Überhaupt, die Autorin: Annika Büsing kann schreiben, manchmal sogar wunderbar, und die eingeschobenen Rückblicke auf das Leben von Chris‘ Mutter und Kollers Großmutter sind ein Vergnügen, auch wenn man diese sich gegen den Strom stemmenden Lebensentwürfe alle schon in anderen Geschichten kennengelernt zu haben meint. Aber warum muss sie die Hauptfiguren zu Fähnchen im emotionalen Wind degradieren? Warum macht sie nichts aus der Katastrophe im Ahrtal, statt diese einfach nur als Hindernis-gebenden Zeitkolorit zu trivialisieren … und hätte man auf die ebenfalls nur nebenbei erwähnten Masken möglicherweise ganz verzichten können, weil sie so wie ein „ach ja, da war was“ wirken? Und dann tritt am Ende auch noch ein „Schamane“ auf, von dem unklar bleibt, warum er diesen Namen trägt oder die Aufgabe hat, die ihm von der Autorin gegeben wird. Ein hübscher Effekt, ja, aber weder er noch der wundersam gerettete Kai namens Dean Martin haben das Okapi-Potential, auf das hier meiner Meinung nach zu sehr geschielt wurde.

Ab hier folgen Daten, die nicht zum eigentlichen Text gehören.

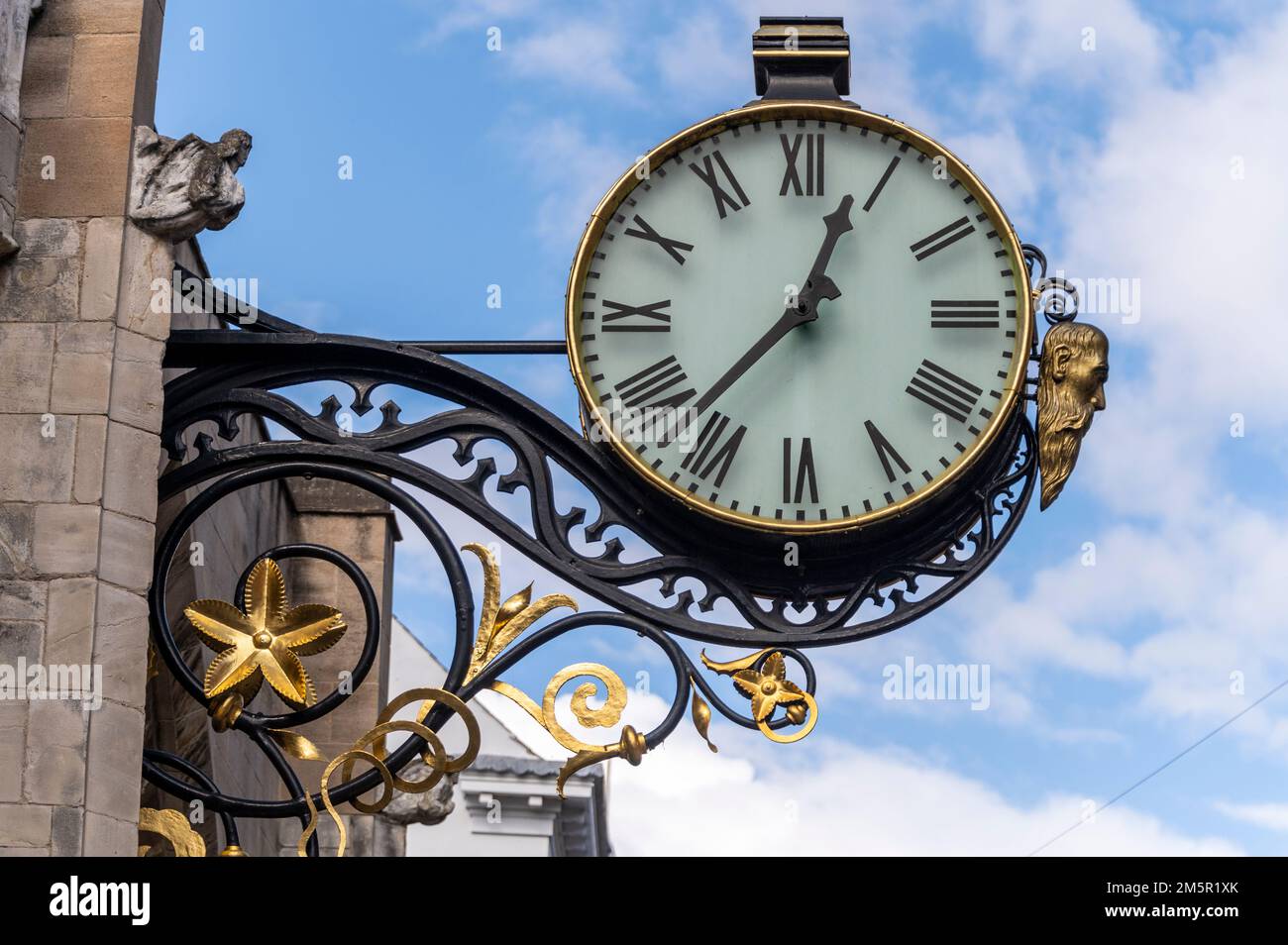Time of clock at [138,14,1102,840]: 12:37
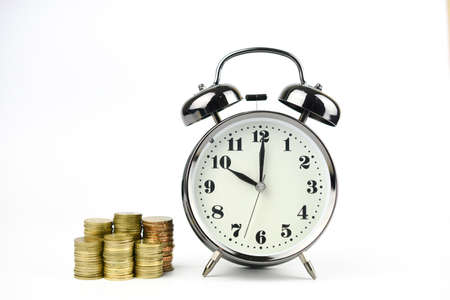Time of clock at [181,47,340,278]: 10:00
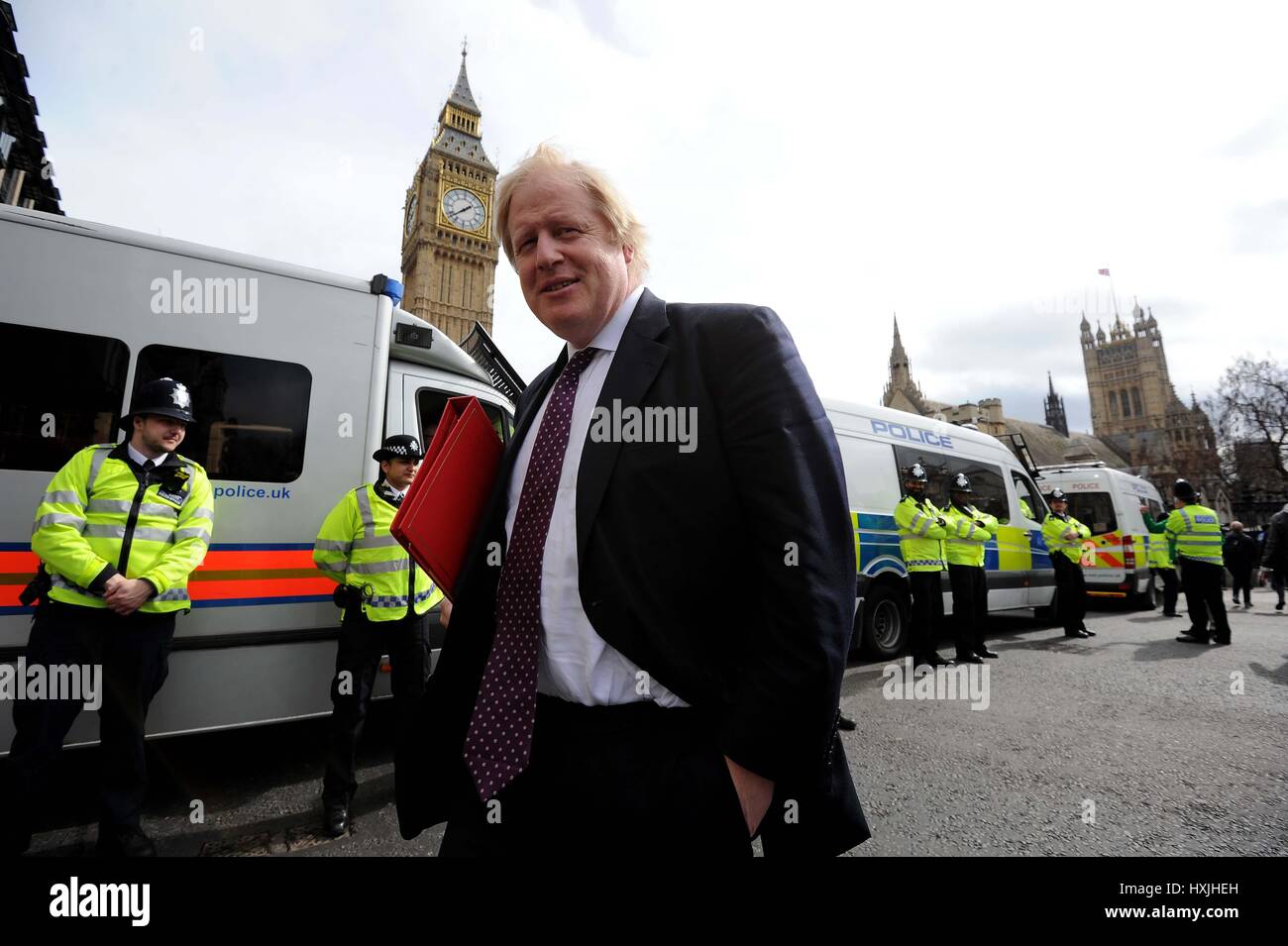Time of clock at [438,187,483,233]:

„Diese Autorin kann wirklich Geschichten erzählen“, wird im Rückseitentext aus der WAZ zitiert, und ich wünschte, Annika Büsing hätte es wirklich getan, statt einfach nur eine Idee auszupolstern, in der zumindest für mich viel fehlt (so wie auch ein großes E und ein Satzzeichen am Ende des zweiten Jubelzitats von „WDR 2 Loslesen!“).

***

Ich habe dieses Buch im Rahmen einer Verlosungsaktion gewonnen; es handelt sich bei dieser Rezension also nicht um eine beauftragte oder bezahlte Werbung, sondern sie gibt lediglich meine Meinung wieder.